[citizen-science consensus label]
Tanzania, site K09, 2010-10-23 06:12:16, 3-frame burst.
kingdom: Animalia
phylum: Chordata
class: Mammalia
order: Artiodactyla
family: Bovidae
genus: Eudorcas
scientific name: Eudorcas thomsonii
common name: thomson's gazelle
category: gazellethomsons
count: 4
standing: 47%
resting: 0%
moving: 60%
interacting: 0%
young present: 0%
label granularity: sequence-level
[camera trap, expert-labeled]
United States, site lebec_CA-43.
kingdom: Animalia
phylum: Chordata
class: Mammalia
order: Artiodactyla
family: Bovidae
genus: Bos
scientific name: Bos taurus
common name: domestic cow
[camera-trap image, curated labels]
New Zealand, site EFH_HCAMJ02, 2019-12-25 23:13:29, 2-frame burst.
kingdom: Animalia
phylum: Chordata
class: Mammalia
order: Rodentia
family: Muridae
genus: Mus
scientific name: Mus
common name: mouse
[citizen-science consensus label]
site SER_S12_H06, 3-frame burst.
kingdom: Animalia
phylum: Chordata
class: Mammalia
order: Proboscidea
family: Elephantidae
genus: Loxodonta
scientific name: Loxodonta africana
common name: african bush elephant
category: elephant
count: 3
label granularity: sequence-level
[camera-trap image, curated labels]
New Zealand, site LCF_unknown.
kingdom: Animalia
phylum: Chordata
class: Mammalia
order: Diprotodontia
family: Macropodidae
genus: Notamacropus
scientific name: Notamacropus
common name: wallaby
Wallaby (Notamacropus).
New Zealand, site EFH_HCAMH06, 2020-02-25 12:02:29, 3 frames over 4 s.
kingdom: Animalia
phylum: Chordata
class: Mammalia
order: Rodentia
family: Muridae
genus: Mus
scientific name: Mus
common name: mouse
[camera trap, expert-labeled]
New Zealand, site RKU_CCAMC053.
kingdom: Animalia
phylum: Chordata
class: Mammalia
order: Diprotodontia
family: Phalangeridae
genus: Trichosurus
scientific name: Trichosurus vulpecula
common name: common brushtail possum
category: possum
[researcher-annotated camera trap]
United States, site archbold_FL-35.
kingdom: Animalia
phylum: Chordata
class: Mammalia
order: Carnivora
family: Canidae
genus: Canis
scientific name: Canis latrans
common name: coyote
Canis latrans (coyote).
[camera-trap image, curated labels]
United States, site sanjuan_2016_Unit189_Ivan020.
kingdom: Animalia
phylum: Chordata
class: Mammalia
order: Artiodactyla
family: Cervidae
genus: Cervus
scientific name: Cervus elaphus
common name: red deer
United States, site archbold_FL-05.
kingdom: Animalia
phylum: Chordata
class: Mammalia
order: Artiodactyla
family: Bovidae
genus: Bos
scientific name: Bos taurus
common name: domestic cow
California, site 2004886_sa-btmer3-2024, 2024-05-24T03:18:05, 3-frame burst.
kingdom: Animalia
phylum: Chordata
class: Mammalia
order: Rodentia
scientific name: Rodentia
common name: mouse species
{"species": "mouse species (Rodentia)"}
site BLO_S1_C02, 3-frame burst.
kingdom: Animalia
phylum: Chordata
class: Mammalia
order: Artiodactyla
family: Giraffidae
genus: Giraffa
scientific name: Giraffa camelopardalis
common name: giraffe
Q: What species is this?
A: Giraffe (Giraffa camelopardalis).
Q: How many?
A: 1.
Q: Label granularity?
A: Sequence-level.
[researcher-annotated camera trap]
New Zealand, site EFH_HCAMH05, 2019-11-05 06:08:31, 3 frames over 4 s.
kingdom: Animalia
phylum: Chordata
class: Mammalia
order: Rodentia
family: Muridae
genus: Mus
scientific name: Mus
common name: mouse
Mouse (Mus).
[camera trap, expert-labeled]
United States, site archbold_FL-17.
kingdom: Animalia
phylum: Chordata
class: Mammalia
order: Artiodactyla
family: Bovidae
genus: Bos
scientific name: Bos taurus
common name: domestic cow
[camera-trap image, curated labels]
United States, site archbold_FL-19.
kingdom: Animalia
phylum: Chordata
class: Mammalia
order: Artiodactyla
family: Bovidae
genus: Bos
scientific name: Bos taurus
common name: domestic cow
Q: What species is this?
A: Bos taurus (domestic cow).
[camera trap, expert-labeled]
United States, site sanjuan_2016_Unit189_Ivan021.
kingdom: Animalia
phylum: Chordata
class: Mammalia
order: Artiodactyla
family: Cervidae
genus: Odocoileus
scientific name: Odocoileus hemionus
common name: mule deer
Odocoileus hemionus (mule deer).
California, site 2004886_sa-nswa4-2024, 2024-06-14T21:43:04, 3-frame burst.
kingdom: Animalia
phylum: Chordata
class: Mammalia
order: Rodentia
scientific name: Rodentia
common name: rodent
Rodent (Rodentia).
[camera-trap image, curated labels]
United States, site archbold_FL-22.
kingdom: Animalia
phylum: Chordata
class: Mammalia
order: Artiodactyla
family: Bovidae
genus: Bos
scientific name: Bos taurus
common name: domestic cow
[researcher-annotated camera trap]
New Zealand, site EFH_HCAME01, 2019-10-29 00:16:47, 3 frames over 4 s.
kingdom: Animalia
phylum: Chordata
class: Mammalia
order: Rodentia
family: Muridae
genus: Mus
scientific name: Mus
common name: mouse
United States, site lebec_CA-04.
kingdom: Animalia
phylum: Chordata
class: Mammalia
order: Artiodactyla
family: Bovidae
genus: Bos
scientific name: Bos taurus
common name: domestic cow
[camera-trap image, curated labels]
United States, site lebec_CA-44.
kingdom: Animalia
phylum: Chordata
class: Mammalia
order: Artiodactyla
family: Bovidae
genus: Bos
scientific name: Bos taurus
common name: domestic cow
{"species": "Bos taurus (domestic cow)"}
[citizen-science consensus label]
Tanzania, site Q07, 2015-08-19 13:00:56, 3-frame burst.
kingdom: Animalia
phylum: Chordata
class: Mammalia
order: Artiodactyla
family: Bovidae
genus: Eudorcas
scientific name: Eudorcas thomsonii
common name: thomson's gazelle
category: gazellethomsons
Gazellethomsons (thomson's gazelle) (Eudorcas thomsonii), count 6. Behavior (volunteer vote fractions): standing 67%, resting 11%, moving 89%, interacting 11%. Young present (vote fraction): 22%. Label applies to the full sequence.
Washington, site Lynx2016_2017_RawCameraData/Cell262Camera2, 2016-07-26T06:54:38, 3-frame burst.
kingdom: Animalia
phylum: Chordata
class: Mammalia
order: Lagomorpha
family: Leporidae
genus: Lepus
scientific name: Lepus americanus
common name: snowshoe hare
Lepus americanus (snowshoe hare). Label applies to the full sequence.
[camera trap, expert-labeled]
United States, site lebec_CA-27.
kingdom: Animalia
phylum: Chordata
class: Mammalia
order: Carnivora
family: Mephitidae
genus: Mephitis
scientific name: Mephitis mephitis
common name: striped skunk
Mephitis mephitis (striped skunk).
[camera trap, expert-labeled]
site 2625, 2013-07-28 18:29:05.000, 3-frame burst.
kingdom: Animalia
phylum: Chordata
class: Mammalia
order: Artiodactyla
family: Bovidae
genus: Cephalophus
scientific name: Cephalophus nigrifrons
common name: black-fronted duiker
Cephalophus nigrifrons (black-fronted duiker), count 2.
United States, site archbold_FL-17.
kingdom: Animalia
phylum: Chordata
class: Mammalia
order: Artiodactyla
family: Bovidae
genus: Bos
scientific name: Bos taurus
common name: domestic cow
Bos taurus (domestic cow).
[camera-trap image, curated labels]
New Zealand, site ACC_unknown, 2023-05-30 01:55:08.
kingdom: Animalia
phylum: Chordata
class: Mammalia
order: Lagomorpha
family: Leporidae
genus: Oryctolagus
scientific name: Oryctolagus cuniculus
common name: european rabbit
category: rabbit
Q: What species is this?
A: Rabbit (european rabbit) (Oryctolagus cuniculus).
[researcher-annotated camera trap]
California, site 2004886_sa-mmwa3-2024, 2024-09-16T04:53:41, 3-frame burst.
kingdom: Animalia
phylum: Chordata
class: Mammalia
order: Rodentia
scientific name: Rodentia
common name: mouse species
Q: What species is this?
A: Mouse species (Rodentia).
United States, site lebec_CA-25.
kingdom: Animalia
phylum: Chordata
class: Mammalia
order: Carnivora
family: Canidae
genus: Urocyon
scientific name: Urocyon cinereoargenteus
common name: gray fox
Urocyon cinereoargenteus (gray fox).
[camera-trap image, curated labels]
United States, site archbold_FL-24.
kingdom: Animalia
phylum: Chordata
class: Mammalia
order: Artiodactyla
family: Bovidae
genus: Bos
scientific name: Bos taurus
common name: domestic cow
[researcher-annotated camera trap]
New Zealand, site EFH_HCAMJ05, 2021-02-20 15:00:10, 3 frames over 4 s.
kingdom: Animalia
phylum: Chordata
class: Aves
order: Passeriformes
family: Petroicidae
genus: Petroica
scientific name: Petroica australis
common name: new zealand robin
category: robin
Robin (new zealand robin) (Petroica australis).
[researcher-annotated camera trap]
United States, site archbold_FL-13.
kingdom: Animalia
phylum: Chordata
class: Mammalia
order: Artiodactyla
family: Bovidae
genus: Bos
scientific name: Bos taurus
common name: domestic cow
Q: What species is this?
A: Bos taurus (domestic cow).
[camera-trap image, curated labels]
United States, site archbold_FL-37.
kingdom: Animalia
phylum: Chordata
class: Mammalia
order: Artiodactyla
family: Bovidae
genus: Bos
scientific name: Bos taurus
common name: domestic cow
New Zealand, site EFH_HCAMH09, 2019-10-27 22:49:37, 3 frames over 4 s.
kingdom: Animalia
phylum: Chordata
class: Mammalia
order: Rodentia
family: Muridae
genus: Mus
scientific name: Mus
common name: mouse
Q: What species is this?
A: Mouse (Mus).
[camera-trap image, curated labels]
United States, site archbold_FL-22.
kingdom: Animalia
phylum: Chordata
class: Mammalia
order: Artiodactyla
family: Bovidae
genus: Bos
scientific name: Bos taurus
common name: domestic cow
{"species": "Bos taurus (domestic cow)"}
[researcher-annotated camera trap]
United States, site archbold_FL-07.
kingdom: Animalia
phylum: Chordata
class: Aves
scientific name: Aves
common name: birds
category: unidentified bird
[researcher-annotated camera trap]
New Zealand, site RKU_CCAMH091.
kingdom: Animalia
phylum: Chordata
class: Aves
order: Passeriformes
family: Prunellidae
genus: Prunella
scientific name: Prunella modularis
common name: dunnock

^^^^

TASK DESCRIPTION :: Find "over" in the data above. Report each line where it appears.

ANSWER ::
New Zealand, site EFH_HCAMH06, 2020-02-25 12:02:29, 3 frames over 4 s.
New Zealand, site EFH_HCAMH05, 2019-11-05 06:08:31, 3 frames over 4 s.
New Zealand, site EFH_HCAME01, 2019-10-29 00:16:47, 3 frames over 4 s.
New Zealand, site EFH_HCAMJ05, 2021-02-20 15:00:10, 3 frames over 4 s.
New Zealand, site EFH_HCAMH09, 2019-10-27 22:49:37, 3 frames over 4 s.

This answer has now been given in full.